> _Selected excerpt_
···
KUWAIT -- Five gunmen who hijacked a Kuwaiti airliner to Tehran threatened Wednesday to blow up the plane with all 95 people aboard unless Kuwait freed 21 people imprisoned for bombing U.S. and French facilities.
Kuwait refused the demand, but the Kuwaiti interior minister later contacted the hijackers by radio in a bid to win the release of the 90 hostages aboard the plane, Iran's Islamic Republic News Agency said.
Iranian officials also said food was delivered to the hostages stranded on the Kuwait Airways plane, surrounded by Iranian troops since Tuesday at Tehran's Mehrabad airport. The hijackers had refused a food delivery for more than 24 hours.
Sheikh Nawaf al Ahmad al Jaber, Kuwait's interior minister, spoke with the hijackers at their request. He spoke to them from Kuwait, about 500 miles south of the Iranian capital, Iran's official Islamic Republic News Agency reported.
'The content of the talks was not immediately known,' IRNA said, but they raised hopes for a peaceful end to the crisis after one person, said to be a U.S. diplomat, was reported killed on the plane. U.S. officials in Washington said they had no confirmation the dead passenger was an American.
···
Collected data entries
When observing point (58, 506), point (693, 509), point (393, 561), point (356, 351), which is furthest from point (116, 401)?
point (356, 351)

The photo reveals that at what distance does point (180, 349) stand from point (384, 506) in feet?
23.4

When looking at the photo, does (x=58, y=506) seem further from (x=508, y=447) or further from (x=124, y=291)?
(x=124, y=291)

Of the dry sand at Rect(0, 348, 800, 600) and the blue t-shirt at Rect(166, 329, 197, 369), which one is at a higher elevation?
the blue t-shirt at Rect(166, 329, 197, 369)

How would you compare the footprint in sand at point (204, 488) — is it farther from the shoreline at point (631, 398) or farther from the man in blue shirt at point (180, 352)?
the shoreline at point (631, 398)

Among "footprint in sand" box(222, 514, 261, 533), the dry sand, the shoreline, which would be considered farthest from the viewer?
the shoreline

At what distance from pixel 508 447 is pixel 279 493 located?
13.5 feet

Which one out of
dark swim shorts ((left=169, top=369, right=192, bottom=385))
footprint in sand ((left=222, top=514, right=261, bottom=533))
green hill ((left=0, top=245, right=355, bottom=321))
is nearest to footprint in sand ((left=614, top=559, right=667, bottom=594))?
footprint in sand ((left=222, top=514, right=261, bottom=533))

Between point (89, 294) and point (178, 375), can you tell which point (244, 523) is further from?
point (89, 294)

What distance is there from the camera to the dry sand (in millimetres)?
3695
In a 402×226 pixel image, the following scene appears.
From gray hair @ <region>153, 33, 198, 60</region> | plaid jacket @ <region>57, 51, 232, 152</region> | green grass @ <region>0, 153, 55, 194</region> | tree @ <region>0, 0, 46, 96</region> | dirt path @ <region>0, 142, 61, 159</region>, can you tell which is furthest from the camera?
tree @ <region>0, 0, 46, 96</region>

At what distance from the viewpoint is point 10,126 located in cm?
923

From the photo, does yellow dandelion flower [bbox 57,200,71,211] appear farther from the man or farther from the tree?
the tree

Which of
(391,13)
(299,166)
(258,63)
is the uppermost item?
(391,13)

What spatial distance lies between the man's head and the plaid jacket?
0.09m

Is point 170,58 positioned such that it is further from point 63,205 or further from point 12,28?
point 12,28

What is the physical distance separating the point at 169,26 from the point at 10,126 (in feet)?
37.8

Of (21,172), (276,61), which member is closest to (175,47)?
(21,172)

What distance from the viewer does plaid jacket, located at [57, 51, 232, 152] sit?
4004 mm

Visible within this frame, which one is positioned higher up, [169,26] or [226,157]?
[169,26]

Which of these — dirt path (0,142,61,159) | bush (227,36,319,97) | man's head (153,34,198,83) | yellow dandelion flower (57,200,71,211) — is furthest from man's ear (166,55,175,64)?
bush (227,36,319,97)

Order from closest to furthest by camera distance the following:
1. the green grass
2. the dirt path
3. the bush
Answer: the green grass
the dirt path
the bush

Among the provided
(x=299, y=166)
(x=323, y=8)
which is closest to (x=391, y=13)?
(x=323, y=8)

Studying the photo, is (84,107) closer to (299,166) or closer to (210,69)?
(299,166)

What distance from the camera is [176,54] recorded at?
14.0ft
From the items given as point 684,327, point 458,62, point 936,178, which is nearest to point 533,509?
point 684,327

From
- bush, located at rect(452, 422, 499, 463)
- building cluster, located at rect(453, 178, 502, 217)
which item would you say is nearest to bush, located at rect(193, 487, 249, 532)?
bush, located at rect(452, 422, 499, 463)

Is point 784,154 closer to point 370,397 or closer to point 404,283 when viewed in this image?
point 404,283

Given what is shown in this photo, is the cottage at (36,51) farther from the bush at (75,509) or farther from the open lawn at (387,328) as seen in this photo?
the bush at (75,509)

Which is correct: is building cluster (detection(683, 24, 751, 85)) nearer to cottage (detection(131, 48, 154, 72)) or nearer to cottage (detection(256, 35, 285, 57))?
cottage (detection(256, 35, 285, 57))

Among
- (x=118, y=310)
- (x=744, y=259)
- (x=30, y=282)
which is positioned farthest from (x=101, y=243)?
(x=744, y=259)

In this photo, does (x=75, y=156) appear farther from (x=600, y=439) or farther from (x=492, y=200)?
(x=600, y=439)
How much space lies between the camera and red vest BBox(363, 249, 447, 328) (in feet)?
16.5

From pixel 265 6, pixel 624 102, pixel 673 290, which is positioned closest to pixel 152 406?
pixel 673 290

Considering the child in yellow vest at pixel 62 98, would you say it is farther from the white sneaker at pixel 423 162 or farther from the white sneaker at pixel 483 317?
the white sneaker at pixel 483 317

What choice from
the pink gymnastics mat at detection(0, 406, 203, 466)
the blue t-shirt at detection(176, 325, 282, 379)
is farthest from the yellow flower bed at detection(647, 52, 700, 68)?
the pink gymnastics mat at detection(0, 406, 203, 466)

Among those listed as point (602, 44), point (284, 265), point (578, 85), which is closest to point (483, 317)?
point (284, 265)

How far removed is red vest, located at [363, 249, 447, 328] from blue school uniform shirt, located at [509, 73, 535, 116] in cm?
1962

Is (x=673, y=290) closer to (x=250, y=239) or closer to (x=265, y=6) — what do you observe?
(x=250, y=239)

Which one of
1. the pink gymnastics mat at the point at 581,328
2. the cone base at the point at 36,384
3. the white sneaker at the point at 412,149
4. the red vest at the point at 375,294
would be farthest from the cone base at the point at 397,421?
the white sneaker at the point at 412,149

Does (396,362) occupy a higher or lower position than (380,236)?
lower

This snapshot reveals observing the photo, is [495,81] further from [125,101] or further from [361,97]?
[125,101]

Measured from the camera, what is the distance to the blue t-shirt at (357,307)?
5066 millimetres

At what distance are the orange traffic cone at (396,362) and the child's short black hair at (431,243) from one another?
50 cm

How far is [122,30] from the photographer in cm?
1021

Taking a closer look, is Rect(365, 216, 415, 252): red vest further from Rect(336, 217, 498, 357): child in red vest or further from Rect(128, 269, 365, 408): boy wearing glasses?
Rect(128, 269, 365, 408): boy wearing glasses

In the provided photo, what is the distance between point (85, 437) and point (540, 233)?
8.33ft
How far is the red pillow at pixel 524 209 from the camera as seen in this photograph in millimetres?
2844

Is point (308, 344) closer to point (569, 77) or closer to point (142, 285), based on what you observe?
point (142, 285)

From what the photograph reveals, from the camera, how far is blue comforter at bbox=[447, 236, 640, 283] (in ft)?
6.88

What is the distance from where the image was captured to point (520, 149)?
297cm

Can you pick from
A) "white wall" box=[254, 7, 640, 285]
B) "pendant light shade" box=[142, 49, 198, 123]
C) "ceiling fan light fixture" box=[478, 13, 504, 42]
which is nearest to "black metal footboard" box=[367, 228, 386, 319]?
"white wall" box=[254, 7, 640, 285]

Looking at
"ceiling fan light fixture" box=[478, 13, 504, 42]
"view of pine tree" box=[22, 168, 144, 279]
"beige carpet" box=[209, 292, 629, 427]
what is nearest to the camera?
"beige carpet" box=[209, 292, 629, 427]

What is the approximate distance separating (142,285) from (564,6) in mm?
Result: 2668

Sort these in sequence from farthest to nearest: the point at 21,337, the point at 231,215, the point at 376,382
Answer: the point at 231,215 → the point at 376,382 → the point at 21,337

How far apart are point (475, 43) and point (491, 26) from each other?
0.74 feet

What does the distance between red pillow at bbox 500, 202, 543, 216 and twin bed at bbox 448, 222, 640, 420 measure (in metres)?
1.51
···
> _Check your understanding_
1. Render this sentence from the news report on the hijacking in Spanish: "The hijackers had refused a food delivery for more than 24 hours."
2. According to the news report on the hijacking, from where did Kuwait's interior minister speak to the hijackers?

> _Set of answers_
1. Los secuestradores habían rechazado una entrega de comida durante más de 24 horas.

2. From Kuwait, about 500 miles south of the Iranian capital.